After a week or two, another feeding can be omitted.

The same schedule can be followed for the third daily feeding and the fourth, if your baby is still nursing that often. Babies between nine and 12 months should be offered soy formula in a cup with their meals. If they are older than a year and eating solid foods, it’s best to give them soy or rice milk fortified with calcium and vitamin D.


It’s fine to wean even more gradually. Two feedings can be eliminated at about 12 months, for example, and your baby can continue to nurse or bottle feed just once a day through the second year. This may be a good way to wean babies who find breast–feeding or their bottle so comforting that they insist on nursing long after they are happily drinking soymilk from a cup.


Weaning Before Six Months


If you need to stop breast–feeding before six months for any reason, wean your baby to a bottle.

Some babies resist bottles—the rubber nipple just isn’t as soft and warm as mother’s breast—so, if possible, babies should be introduced to the bottle well before weaning.

Expressing breast milk and feeding it to your baby in a bottle once or twice a week during the first months is one way to do this.

You may want to accustom your baby to bottle and formula even if you plan to continue to breastfeed, as this allows you to leave your infant in someone else’s care if you need to go out for several hours. Wean from breast to bottle by substituting one bottle–feeding for one breast–feeding every day for a week and so on.

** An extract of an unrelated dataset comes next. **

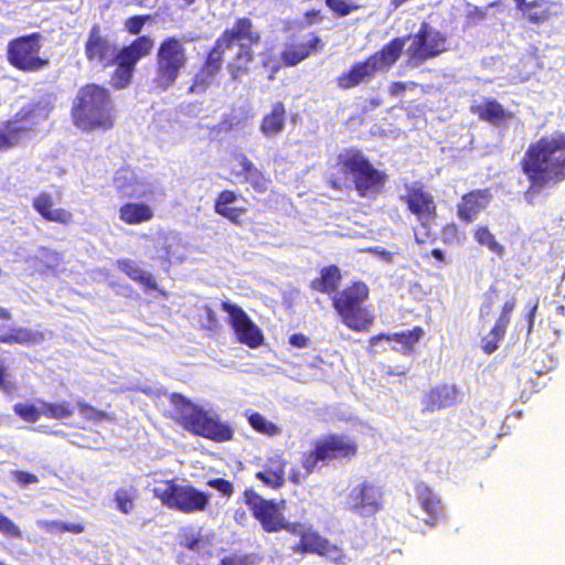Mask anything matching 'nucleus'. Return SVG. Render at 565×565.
Instances as JSON below:
<instances>
[{"instance_id":"nucleus-1","label":"nucleus","mask_w":565,"mask_h":565,"mask_svg":"<svg viewBox=\"0 0 565 565\" xmlns=\"http://www.w3.org/2000/svg\"><path fill=\"white\" fill-rule=\"evenodd\" d=\"M154 47L150 35L135 38L130 43L117 47L98 23H94L84 42V55L88 64L102 68L116 66L110 74V86L122 89L130 85L137 64L148 57Z\"/></svg>"},{"instance_id":"nucleus-2","label":"nucleus","mask_w":565,"mask_h":565,"mask_svg":"<svg viewBox=\"0 0 565 565\" xmlns=\"http://www.w3.org/2000/svg\"><path fill=\"white\" fill-rule=\"evenodd\" d=\"M520 168L529 181L524 198L529 204H533L536 193L565 180V135L544 136L531 142L520 161Z\"/></svg>"},{"instance_id":"nucleus-3","label":"nucleus","mask_w":565,"mask_h":565,"mask_svg":"<svg viewBox=\"0 0 565 565\" xmlns=\"http://www.w3.org/2000/svg\"><path fill=\"white\" fill-rule=\"evenodd\" d=\"M73 125L82 131H107L115 126V108L108 88L96 83L83 85L71 107Z\"/></svg>"},{"instance_id":"nucleus-4","label":"nucleus","mask_w":565,"mask_h":565,"mask_svg":"<svg viewBox=\"0 0 565 565\" xmlns=\"http://www.w3.org/2000/svg\"><path fill=\"white\" fill-rule=\"evenodd\" d=\"M168 398L170 408L163 412V416L179 424L184 430L215 443L233 439L234 430L227 423L211 416L183 394L173 392Z\"/></svg>"},{"instance_id":"nucleus-5","label":"nucleus","mask_w":565,"mask_h":565,"mask_svg":"<svg viewBox=\"0 0 565 565\" xmlns=\"http://www.w3.org/2000/svg\"><path fill=\"white\" fill-rule=\"evenodd\" d=\"M370 298V287L363 280H352L331 297V305L342 323L355 332H366L374 324L372 306H364Z\"/></svg>"},{"instance_id":"nucleus-6","label":"nucleus","mask_w":565,"mask_h":565,"mask_svg":"<svg viewBox=\"0 0 565 565\" xmlns=\"http://www.w3.org/2000/svg\"><path fill=\"white\" fill-rule=\"evenodd\" d=\"M337 168L350 175L353 188L360 198H375L384 189L388 174L377 169L369 158L356 148H349L337 156Z\"/></svg>"},{"instance_id":"nucleus-7","label":"nucleus","mask_w":565,"mask_h":565,"mask_svg":"<svg viewBox=\"0 0 565 565\" xmlns=\"http://www.w3.org/2000/svg\"><path fill=\"white\" fill-rule=\"evenodd\" d=\"M358 452L359 446L354 438L331 433L313 440L311 448L301 454L300 462L306 473L311 475L331 461H351Z\"/></svg>"},{"instance_id":"nucleus-8","label":"nucleus","mask_w":565,"mask_h":565,"mask_svg":"<svg viewBox=\"0 0 565 565\" xmlns=\"http://www.w3.org/2000/svg\"><path fill=\"white\" fill-rule=\"evenodd\" d=\"M189 55L182 39L164 38L156 53L152 85L156 89L166 92L171 88L188 66Z\"/></svg>"},{"instance_id":"nucleus-9","label":"nucleus","mask_w":565,"mask_h":565,"mask_svg":"<svg viewBox=\"0 0 565 565\" xmlns=\"http://www.w3.org/2000/svg\"><path fill=\"white\" fill-rule=\"evenodd\" d=\"M154 498L170 510L185 514L205 511L210 494L192 484H180L174 479L163 481V487L153 489Z\"/></svg>"},{"instance_id":"nucleus-10","label":"nucleus","mask_w":565,"mask_h":565,"mask_svg":"<svg viewBox=\"0 0 565 565\" xmlns=\"http://www.w3.org/2000/svg\"><path fill=\"white\" fill-rule=\"evenodd\" d=\"M242 30H224L207 51L203 63L193 77L189 88L190 93H204L222 71L225 51L234 46V41L245 38Z\"/></svg>"},{"instance_id":"nucleus-11","label":"nucleus","mask_w":565,"mask_h":565,"mask_svg":"<svg viewBox=\"0 0 565 565\" xmlns=\"http://www.w3.org/2000/svg\"><path fill=\"white\" fill-rule=\"evenodd\" d=\"M43 38L34 32L17 36L9 41L7 61L15 70L23 73H36L46 68L49 57L42 56Z\"/></svg>"},{"instance_id":"nucleus-12","label":"nucleus","mask_w":565,"mask_h":565,"mask_svg":"<svg viewBox=\"0 0 565 565\" xmlns=\"http://www.w3.org/2000/svg\"><path fill=\"white\" fill-rule=\"evenodd\" d=\"M237 29L245 32V38L234 41V45L238 46L236 53L226 63V70L232 82H238L250 72V65L254 61L253 46H257L260 43L262 35L255 30L252 19L247 17L237 18L231 28L225 30Z\"/></svg>"},{"instance_id":"nucleus-13","label":"nucleus","mask_w":565,"mask_h":565,"mask_svg":"<svg viewBox=\"0 0 565 565\" xmlns=\"http://www.w3.org/2000/svg\"><path fill=\"white\" fill-rule=\"evenodd\" d=\"M447 34L423 22L406 50L407 65L418 67L448 50Z\"/></svg>"},{"instance_id":"nucleus-14","label":"nucleus","mask_w":565,"mask_h":565,"mask_svg":"<svg viewBox=\"0 0 565 565\" xmlns=\"http://www.w3.org/2000/svg\"><path fill=\"white\" fill-rule=\"evenodd\" d=\"M221 309L228 313V322L239 343L256 349L264 343L260 328L248 317L242 307L231 301H222Z\"/></svg>"},{"instance_id":"nucleus-15","label":"nucleus","mask_w":565,"mask_h":565,"mask_svg":"<svg viewBox=\"0 0 565 565\" xmlns=\"http://www.w3.org/2000/svg\"><path fill=\"white\" fill-rule=\"evenodd\" d=\"M244 498L252 515L260 523L265 532L276 533L282 530L284 515L274 500L264 499L253 489H246Z\"/></svg>"},{"instance_id":"nucleus-16","label":"nucleus","mask_w":565,"mask_h":565,"mask_svg":"<svg viewBox=\"0 0 565 565\" xmlns=\"http://www.w3.org/2000/svg\"><path fill=\"white\" fill-rule=\"evenodd\" d=\"M348 502L358 514L371 516L382 510L383 492L374 482L364 480L350 490Z\"/></svg>"},{"instance_id":"nucleus-17","label":"nucleus","mask_w":565,"mask_h":565,"mask_svg":"<svg viewBox=\"0 0 565 565\" xmlns=\"http://www.w3.org/2000/svg\"><path fill=\"white\" fill-rule=\"evenodd\" d=\"M407 210L414 214L417 221L426 226L437 217V205L433 195L423 188H408L402 196Z\"/></svg>"},{"instance_id":"nucleus-18","label":"nucleus","mask_w":565,"mask_h":565,"mask_svg":"<svg viewBox=\"0 0 565 565\" xmlns=\"http://www.w3.org/2000/svg\"><path fill=\"white\" fill-rule=\"evenodd\" d=\"M462 393L455 384L441 383L431 386L422 397L424 413H434L461 403Z\"/></svg>"},{"instance_id":"nucleus-19","label":"nucleus","mask_w":565,"mask_h":565,"mask_svg":"<svg viewBox=\"0 0 565 565\" xmlns=\"http://www.w3.org/2000/svg\"><path fill=\"white\" fill-rule=\"evenodd\" d=\"M326 43L323 40L311 32L306 42L292 41L288 43L285 50L280 53V60L284 66L294 67L307 60L311 54L322 51Z\"/></svg>"},{"instance_id":"nucleus-20","label":"nucleus","mask_w":565,"mask_h":565,"mask_svg":"<svg viewBox=\"0 0 565 565\" xmlns=\"http://www.w3.org/2000/svg\"><path fill=\"white\" fill-rule=\"evenodd\" d=\"M238 199H241L238 192L224 189L216 194L213 209L217 215L226 218L236 226H242L248 210L244 205L238 206L235 204Z\"/></svg>"},{"instance_id":"nucleus-21","label":"nucleus","mask_w":565,"mask_h":565,"mask_svg":"<svg viewBox=\"0 0 565 565\" xmlns=\"http://www.w3.org/2000/svg\"><path fill=\"white\" fill-rule=\"evenodd\" d=\"M287 463L284 454L277 451L267 457L262 470L255 473V478L269 489H281L286 483Z\"/></svg>"},{"instance_id":"nucleus-22","label":"nucleus","mask_w":565,"mask_h":565,"mask_svg":"<svg viewBox=\"0 0 565 565\" xmlns=\"http://www.w3.org/2000/svg\"><path fill=\"white\" fill-rule=\"evenodd\" d=\"M558 3L552 0H530L518 8L521 19L531 26H542L557 17Z\"/></svg>"},{"instance_id":"nucleus-23","label":"nucleus","mask_w":565,"mask_h":565,"mask_svg":"<svg viewBox=\"0 0 565 565\" xmlns=\"http://www.w3.org/2000/svg\"><path fill=\"white\" fill-rule=\"evenodd\" d=\"M492 199L489 189H478L465 193L457 204V216L466 223H471L483 211Z\"/></svg>"},{"instance_id":"nucleus-24","label":"nucleus","mask_w":565,"mask_h":565,"mask_svg":"<svg viewBox=\"0 0 565 565\" xmlns=\"http://www.w3.org/2000/svg\"><path fill=\"white\" fill-rule=\"evenodd\" d=\"M377 72L376 66L367 56L364 61L353 63L347 72L337 77L335 82L339 88L350 89L369 82Z\"/></svg>"},{"instance_id":"nucleus-25","label":"nucleus","mask_w":565,"mask_h":565,"mask_svg":"<svg viewBox=\"0 0 565 565\" xmlns=\"http://www.w3.org/2000/svg\"><path fill=\"white\" fill-rule=\"evenodd\" d=\"M32 207L47 222L61 225H70L74 222V215L65 209H54L53 196L47 192H41L32 200Z\"/></svg>"},{"instance_id":"nucleus-26","label":"nucleus","mask_w":565,"mask_h":565,"mask_svg":"<svg viewBox=\"0 0 565 565\" xmlns=\"http://www.w3.org/2000/svg\"><path fill=\"white\" fill-rule=\"evenodd\" d=\"M416 497L427 515L425 523L435 526L444 518V505L440 498L425 484L417 486Z\"/></svg>"},{"instance_id":"nucleus-27","label":"nucleus","mask_w":565,"mask_h":565,"mask_svg":"<svg viewBox=\"0 0 565 565\" xmlns=\"http://www.w3.org/2000/svg\"><path fill=\"white\" fill-rule=\"evenodd\" d=\"M286 121V105L282 102L277 100L271 104L270 110L262 117L259 131L266 138L279 136L285 130Z\"/></svg>"},{"instance_id":"nucleus-28","label":"nucleus","mask_w":565,"mask_h":565,"mask_svg":"<svg viewBox=\"0 0 565 565\" xmlns=\"http://www.w3.org/2000/svg\"><path fill=\"white\" fill-rule=\"evenodd\" d=\"M342 273L338 265L330 264L319 270V275L310 281V289L323 295L333 296L339 292Z\"/></svg>"},{"instance_id":"nucleus-29","label":"nucleus","mask_w":565,"mask_h":565,"mask_svg":"<svg viewBox=\"0 0 565 565\" xmlns=\"http://www.w3.org/2000/svg\"><path fill=\"white\" fill-rule=\"evenodd\" d=\"M471 111L478 116L480 120L490 122L495 127L514 118V114L507 110L494 98H487L482 104L472 106Z\"/></svg>"},{"instance_id":"nucleus-30","label":"nucleus","mask_w":565,"mask_h":565,"mask_svg":"<svg viewBox=\"0 0 565 565\" xmlns=\"http://www.w3.org/2000/svg\"><path fill=\"white\" fill-rule=\"evenodd\" d=\"M408 36H396L370 55L377 71L391 68L402 56Z\"/></svg>"},{"instance_id":"nucleus-31","label":"nucleus","mask_w":565,"mask_h":565,"mask_svg":"<svg viewBox=\"0 0 565 565\" xmlns=\"http://www.w3.org/2000/svg\"><path fill=\"white\" fill-rule=\"evenodd\" d=\"M153 216V209L145 202H127L119 207V218L127 225L146 223Z\"/></svg>"},{"instance_id":"nucleus-32","label":"nucleus","mask_w":565,"mask_h":565,"mask_svg":"<svg viewBox=\"0 0 565 565\" xmlns=\"http://www.w3.org/2000/svg\"><path fill=\"white\" fill-rule=\"evenodd\" d=\"M238 162L245 172L242 181L249 183L257 193H265L270 183L269 177L262 172L247 156H238Z\"/></svg>"},{"instance_id":"nucleus-33","label":"nucleus","mask_w":565,"mask_h":565,"mask_svg":"<svg viewBox=\"0 0 565 565\" xmlns=\"http://www.w3.org/2000/svg\"><path fill=\"white\" fill-rule=\"evenodd\" d=\"M118 269L127 275L131 280L142 285L149 290H157L158 285L153 276L139 268V266L130 258H121L117 260Z\"/></svg>"},{"instance_id":"nucleus-34","label":"nucleus","mask_w":565,"mask_h":565,"mask_svg":"<svg viewBox=\"0 0 565 565\" xmlns=\"http://www.w3.org/2000/svg\"><path fill=\"white\" fill-rule=\"evenodd\" d=\"M326 540L327 537L322 536L317 531L307 529V531L301 534V540L291 546V551L297 554L318 555Z\"/></svg>"},{"instance_id":"nucleus-35","label":"nucleus","mask_w":565,"mask_h":565,"mask_svg":"<svg viewBox=\"0 0 565 565\" xmlns=\"http://www.w3.org/2000/svg\"><path fill=\"white\" fill-rule=\"evenodd\" d=\"M33 262L35 270L40 274L56 273L63 263V255L43 247L39 255L33 258Z\"/></svg>"},{"instance_id":"nucleus-36","label":"nucleus","mask_w":565,"mask_h":565,"mask_svg":"<svg viewBox=\"0 0 565 565\" xmlns=\"http://www.w3.org/2000/svg\"><path fill=\"white\" fill-rule=\"evenodd\" d=\"M25 127L14 126V121L6 120L0 126V151L19 146L25 135Z\"/></svg>"},{"instance_id":"nucleus-37","label":"nucleus","mask_w":565,"mask_h":565,"mask_svg":"<svg viewBox=\"0 0 565 565\" xmlns=\"http://www.w3.org/2000/svg\"><path fill=\"white\" fill-rule=\"evenodd\" d=\"M247 420L250 427L263 435L274 437L281 433V429L275 423L268 420L264 415L258 412H246Z\"/></svg>"},{"instance_id":"nucleus-38","label":"nucleus","mask_w":565,"mask_h":565,"mask_svg":"<svg viewBox=\"0 0 565 565\" xmlns=\"http://www.w3.org/2000/svg\"><path fill=\"white\" fill-rule=\"evenodd\" d=\"M8 120L14 121V126L25 127V135L32 132L38 125L36 107L33 105H25Z\"/></svg>"},{"instance_id":"nucleus-39","label":"nucleus","mask_w":565,"mask_h":565,"mask_svg":"<svg viewBox=\"0 0 565 565\" xmlns=\"http://www.w3.org/2000/svg\"><path fill=\"white\" fill-rule=\"evenodd\" d=\"M424 329L419 326L412 330L392 333L393 341L402 344L403 353H412L414 345L423 338Z\"/></svg>"},{"instance_id":"nucleus-40","label":"nucleus","mask_w":565,"mask_h":565,"mask_svg":"<svg viewBox=\"0 0 565 565\" xmlns=\"http://www.w3.org/2000/svg\"><path fill=\"white\" fill-rule=\"evenodd\" d=\"M34 333L23 327L9 328L0 334V344H28L34 341Z\"/></svg>"},{"instance_id":"nucleus-41","label":"nucleus","mask_w":565,"mask_h":565,"mask_svg":"<svg viewBox=\"0 0 565 565\" xmlns=\"http://www.w3.org/2000/svg\"><path fill=\"white\" fill-rule=\"evenodd\" d=\"M77 409L79 414L85 418L86 420H89L94 424H99L103 422H111L114 420V415L98 409L95 406L88 404L87 402L83 399H78L77 403Z\"/></svg>"},{"instance_id":"nucleus-42","label":"nucleus","mask_w":565,"mask_h":565,"mask_svg":"<svg viewBox=\"0 0 565 565\" xmlns=\"http://www.w3.org/2000/svg\"><path fill=\"white\" fill-rule=\"evenodd\" d=\"M138 498V490L135 487L129 489H118L114 494L117 509L124 513L129 514L135 508V500Z\"/></svg>"},{"instance_id":"nucleus-43","label":"nucleus","mask_w":565,"mask_h":565,"mask_svg":"<svg viewBox=\"0 0 565 565\" xmlns=\"http://www.w3.org/2000/svg\"><path fill=\"white\" fill-rule=\"evenodd\" d=\"M42 406V413L45 417L52 419H64L68 418L73 415V408L70 403H50L45 401H40Z\"/></svg>"},{"instance_id":"nucleus-44","label":"nucleus","mask_w":565,"mask_h":565,"mask_svg":"<svg viewBox=\"0 0 565 565\" xmlns=\"http://www.w3.org/2000/svg\"><path fill=\"white\" fill-rule=\"evenodd\" d=\"M319 556L324 557L328 562L334 565H345L349 561L344 550L330 540H326L323 547L318 553Z\"/></svg>"},{"instance_id":"nucleus-45","label":"nucleus","mask_w":565,"mask_h":565,"mask_svg":"<svg viewBox=\"0 0 565 565\" xmlns=\"http://www.w3.org/2000/svg\"><path fill=\"white\" fill-rule=\"evenodd\" d=\"M475 238L480 245L487 246L497 255H502L504 252L503 246L495 239L488 226H478L475 231Z\"/></svg>"},{"instance_id":"nucleus-46","label":"nucleus","mask_w":565,"mask_h":565,"mask_svg":"<svg viewBox=\"0 0 565 565\" xmlns=\"http://www.w3.org/2000/svg\"><path fill=\"white\" fill-rule=\"evenodd\" d=\"M113 182L118 192H124L137 184V175L132 169L122 167L116 171Z\"/></svg>"},{"instance_id":"nucleus-47","label":"nucleus","mask_w":565,"mask_h":565,"mask_svg":"<svg viewBox=\"0 0 565 565\" xmlns=\"http://www.w3.org/2000/svg\"><path fill=\"white\" fill-rule=\"evenodd\" d=\"M14 414L26 423H36L43 415L42 408H38L31 403H17L13 406Z\"/></svg>"},{"instance_id":"nucleus-48","label":"nucleus","mask_w":565,"mask_h":565,"mask_svg":"<svg viewBox=\"0 0 565 565\" xmlns=\"http://www.w3.org/2000/svg\"><path fill=\"white\" fill-rule=\"evenodd\" d=\"M153 17L151 14H136L129 17L124 22V28L130 35L141 36L140 33L148 22H151Z\"/></svg>"},{"instance_id":"nucleus-49","label":"nucleus","mask_w":565,"mask_h":565,"mask_svg":"<svg viewBox=\"0 0 565 565\" xmlns=\"http://www.w3.org/2000/svg\"><path fill=\"white\" fill-rule=\"evenodd\" d=\"M238 156H246L243 152H234L231 157L225 161L224 168L228 172L227 180L231 182L242 181L245 172H242L243 166L238 162Z\"/></svg>"},{"instance_id":"nucleus-50","label":"nucleus","mask_w":565,"mask_h":565,"mask_svg":"<svg viewBox=\"0 0 565 565\" xmlns=\"http://www.w3.org/2000/svg\"><path fill=\"white\" fill-rule=\"evenodd\" d=\"M326 6L337 17H347L360 8L348 0H326Z\"/></svg>"},{"instance_id":"nucleus-51","label":"nucleus","mask_w":565,"mask_h":565,"mask_svg":"<svg viewBox=\"0 0 565 565\" xmlns=\"http://www.w3.org/2000/svg\"><path fill=\"white\" fill-rule=\"evenodd\" d=\"M0 533L9 539H22L23 533L18 524L0 512Z\"/></svg>"},{"instance_id":"nucleus-52","label":"nucleus","mask_w":565,"mask_h":565,"mask_svg":"<svg viewBox=\"0 0 565 565\" xmlns=\"http://www.w3.org/2000/svg\"><path fill=\"white\" fill-rule=\"evenodd\" d=\"M258 557L250 554H233L221 559L220 565H258Z\"/></svg>"},{"instance_id":"nucleus-53","label":"nucleus","mask_w":565,"mask_h":565,"mask_svg":"<svg viewBox=\"0 0 565 565\" xmlns=\"http://www.w3.org/2000/svg\"><path fill=\"white\" fill-rule=\"evenodd\" d=\"M206 484L215 490H217L220 493H222L224 497L230 498L234 493V487L233 483L224 478H213L207 480Z\"/></svg>"},{"instance_id":"nucleus-54","label":"nucleus","mask_w":565,"mask_h":565,"mask_svg":"<svg viewBox=\"0 0 565 565\" xmlns=\"http://www.w3.org/2000/svg\"><path fill=\"white\" fill-rule=\"evenodd\" d=\"M502 340H500L499 338H497L495 335L491 334L490 332L483 337L482 339V351L486 353V354H492L493 352H495L499 348V343L501 342Z\"/></svg>"},{"instance_id":"nucleus-55","label":"nucleus","mask_w":565,"mask_h":565,"mask_svg":"<svg viewBox=\"0 0 565 565\" xmlns=\"http://www.w3.org/2000/svg\"><path fill=\"white\" fill-rule=\"evenodd\" d=\"M515 306H516V299L514 297H512L511 299L505 301L504 305L502 306V309H501L498 320L509 324L512 311L514 310Z\"/></svg>"},{"instance_id":"nucleus-56","label":"nucleus","mask_w":565,"mask_h":565,"mask_svg":"<svg viewBox=\"0 0 565 565\" xmlns=\"http://www.w3.org/2000/svg\"><path fill=\"white\" fill-rule=\"evenodd\" d=\"M458 226L455 223H447L441 228L444 242H452L458 238Z\"/></svg>"},{"instance_id":"nucleus-57","label":"nucleus","mask_w":565,"mask_h":565,"mask_svg":"<svg viewBox=\"0 0 565 565\" xmlns=\"http://www.w3.org/2000/svg\"><path fill=\"white\" fill-rule=\"evenodd\" d=\"M15 481L22 486H28L32 483H36L39 481L38 477L29 471L18 470L14 472Z\"/></svg>"},{"instance_id":"nucleus-58","label":"nucleus","mask_w":565,"mask_h":565,"mask_svg":"<svg viewBox=\"0 0 565 565\" xmlns=\"http://www.w3.org/2000/svg\"><path fill=\"white\" fill-rule=\"evenodd\" d=\"M289 343L295 348L302 349L310 344V339L302 333H294L289 337Z\"/></svg>"},{"instance_id":"nucleus-59","label":"nucleus","mask_w":565,"mask_h":565,"mask_svg":"<svg viewBox=\"0 0 565 565\" xmlns=\"http://www.w3.org/2000/svg\"><path fill=\"white\" fill-rule=\"evenodd\" d=\"M408 85L412 87H415L417 84L415 82H408V83L393 82L390 85L388 92L392 96H397V95H401L402 93H404Z\"/></svg>"},{"instance_id":"nucleus-60","label":"nucleus","mask_w":565,"mask_h":565,"mask_svg":"<svg viewBox=\"0 0 565 565\" xmlns=\"http://www.w3.org/2000/svg\"><path fill=\"white\" fill-rule=\"evenodd\" d=\"M201 540L199 536L195 535H185L181 542L180 545L189 551H195L199 547Z\"/></svg>"},{"instance_id":"nucleus-61","label":"nucleus","mask_w":565,"mask_h":565,"mask_svg":"<svg viewBox=\"0 0 565 565\" xmlns=\"http://www.w3.org/2000/svg\"><path fill=\"white\" fill-rule=\"evenodd\" d=\"M282 530H286L287 532L299 536V540H301V534L307 531V529L303 527L300 523H289L284 519V526Z\"/></svg>"},{"instance_id":"nucleus-62","label":"nucleus","mask_w":565,"mask_h":565,"mask_svg":"<svg viewBox=\"0 0 565 565\" xmlns=\"http://www.w3.org/2000/svg\"><path fill=\"white\" fill-rule=\"evenodd\" d=\"M161 250L163 253L161 256V259L164 263L170 264L171 255H172V245L169 242V237L167 235L163 236L162 244H161Z\"/></svg>"},{"instance_id":"nucleus-63","label":"nucleus","mask_w":565,"mask_h":565,"mask_svg":"<svg viewBox=\"0 0 565 565\" xmlns=\"http://www.w3.org/2000/svg\"><path fill=\"white\" fill-rule=\"evenodd\" d=\"M308 476L309 475L306 472L302 473L298 468H292L289 471L288 479L292 484L299 486L306 480Z\"/></svg>"},{"instance_id":"nucleus-64","label":"nucleus","mask_w":565,"mask_h":565,"mask_svg":"<svg viewBox=\"0 0 565 565\" xmlns=\"http://www.w3.org/2000/svg\"><path fill=\"white\" fill-rule=\"evenodd\" d=\"M306 24L311 25L315 23H319L322 21V15L320 10H309L303 14Z\"/></svg>"}]
</instances>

Some parents discourage dependency on the bottle by not giving it to their babies at mealtimes and at bedtime. Babies can use a cup, with a parent’s help, when they eat solid food and then have a bottle afterwards or between meals.


Bedtime Tips


Avoid giving your child a bottle to take to bed because if your child falls asleep while drinking, the formula or juice remains in the mouth for several hours and bathes the teeth, causing tooth decay over time. Many babies find comfort in soft blankets or a stuffed toy (without small pieces that could choke infants if removed). Cuddling a favorite toy can help ease the temporary stress of losing the bottle.